CARU also investigated the app’s privacy policy and found that advertising appears over the text while animated balloons floated up throughout the policy, blocking some of the text.

Children viewing the ads that appeared throughout the My Talking Tom app “could reasonably believe that the ads were game content,” CARU found.

For example, the Outfit 7 character that appeared on the landing page containing an advertisement for another game is not labeled as an ad, while the button labeled “Continue” with a play symbol did not clearly and conspicuously disclose that the advertisements were ads or that by clicking on the play button a user was activating an ad.

Even where the app did attempt a disclosure, it was small and hard to see, CARU said, while statements such as “continue,” “watch videos” and “open” were prominently displayed in bold lettering.

The app also contained unsafe and inappropriate ads, the self-regulatory body noted, including both a prescription drug used to treat drug addiction and teen-rated video games.

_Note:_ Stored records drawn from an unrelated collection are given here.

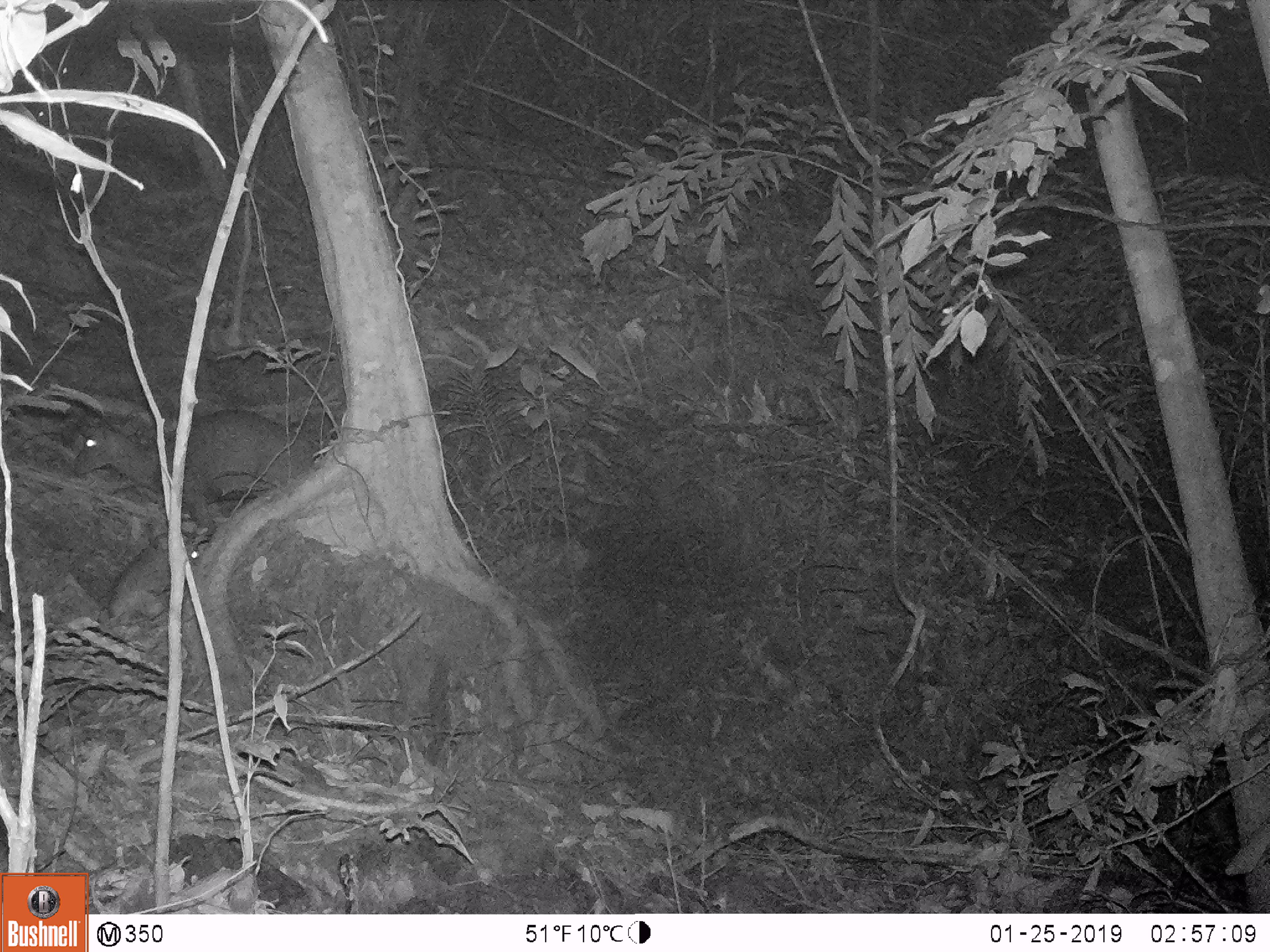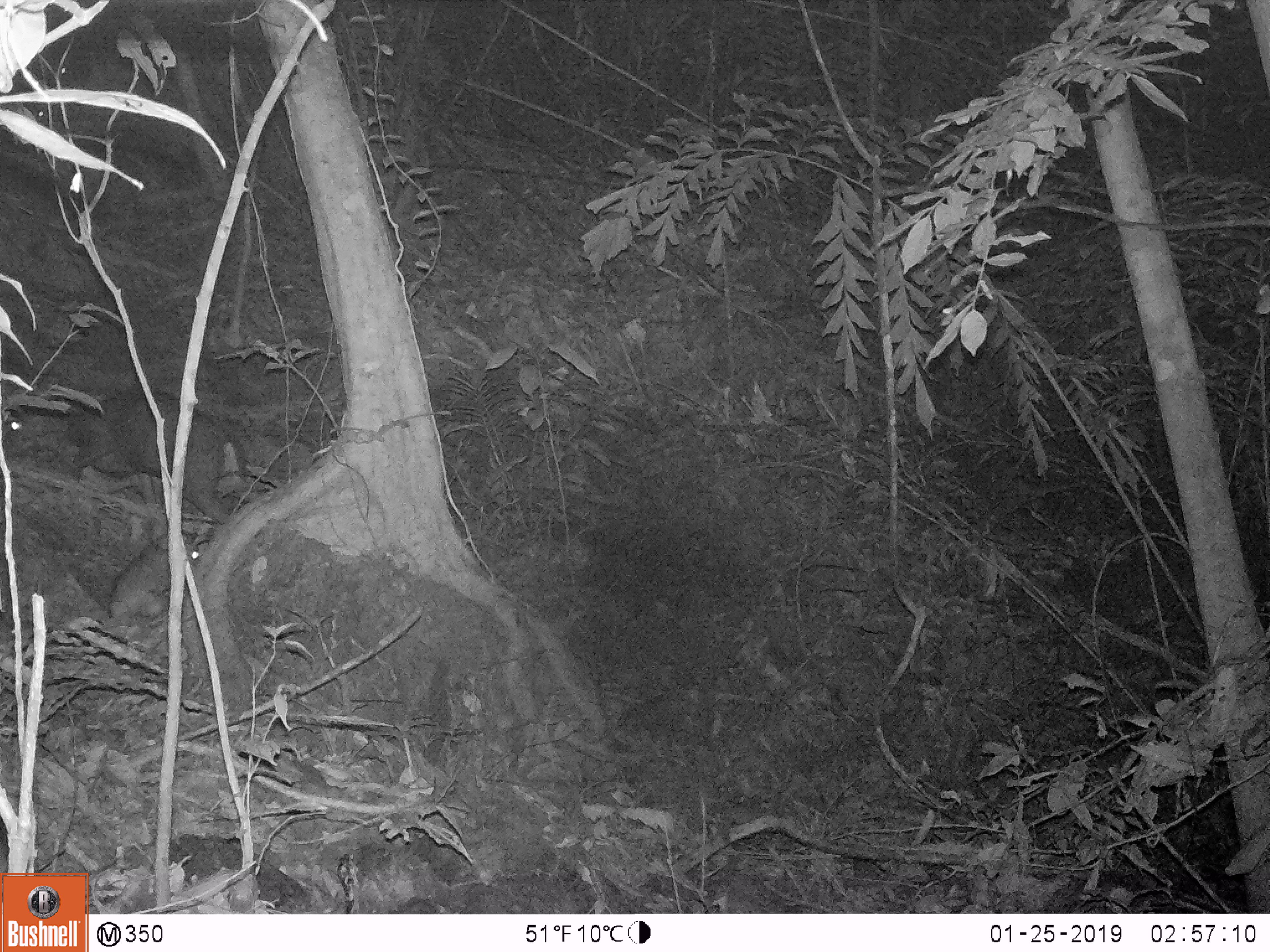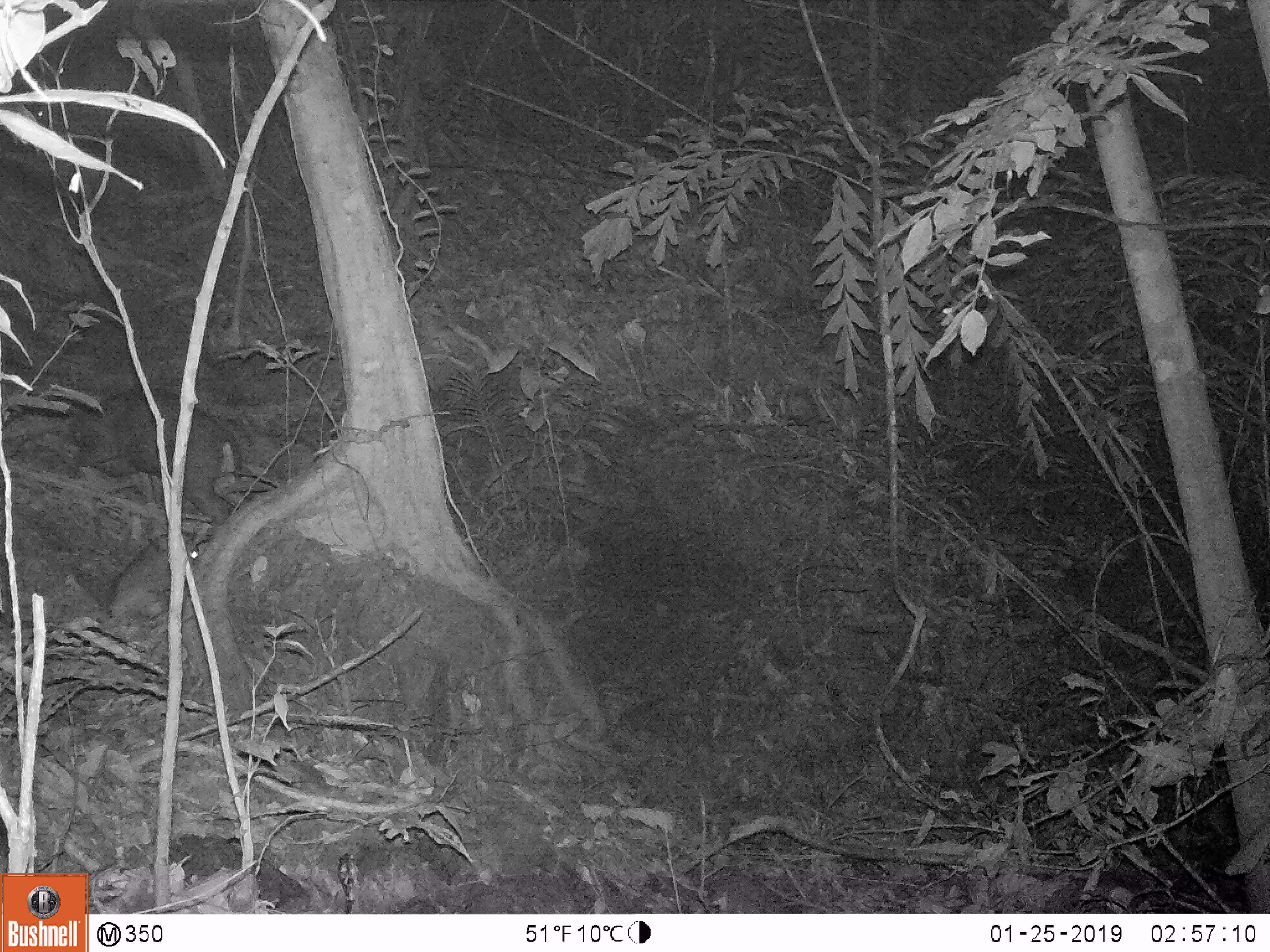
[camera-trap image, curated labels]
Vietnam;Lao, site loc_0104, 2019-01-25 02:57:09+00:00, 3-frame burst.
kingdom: Animalia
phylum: Chordata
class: Mammalia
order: Artiodactyla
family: Cervidae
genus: Muntiacus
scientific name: Muntiacus rooseveltorum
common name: roosevelt's muntjac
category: roosevelts muntjac group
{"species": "roosevelts muntjac group (roosevelt's muntjac) (Muntiacus rooseveltorum)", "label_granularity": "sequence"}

The Sniper Assassin ad depicted a man looking through the scope of a gun as well as a man holding a gun to a woman’s head.

Finally, “the animated promotional images for Outfit 7’s games were distracting and unrelated to the privacy information being provided to the consumer,” CARU wrote, and therefore, the app’s privacy policy did not comply with the Children’s Online Privacy Protection Act.

Outfit 7 agreed to make the necessary changes to bring the Talking Tom app into compliance by removing the marketing materials from the privacy policy and contracting with a third-party service provider to help monitor the content of the ads shown in its apps.

To read CARU’s press release about the decision, click here.

Why it matters: The takeaway for advertisers? “In today’s marketplace, there are always new formats of advertising, but the basic truth-in-advertising principles remain the same: it is deceptive to mislead consumers about the commercial nature of content,” CARU wrote. “Advertisements or promotional messages are deceptive if they convey to consumers expressly or by implication that they are something other than ads.” This is particularly true for child-directed websites and apps, where operators that integrate ads into the content of a game or activity should make clear, in a manner easily understood by the intended audience, that they are advertisements.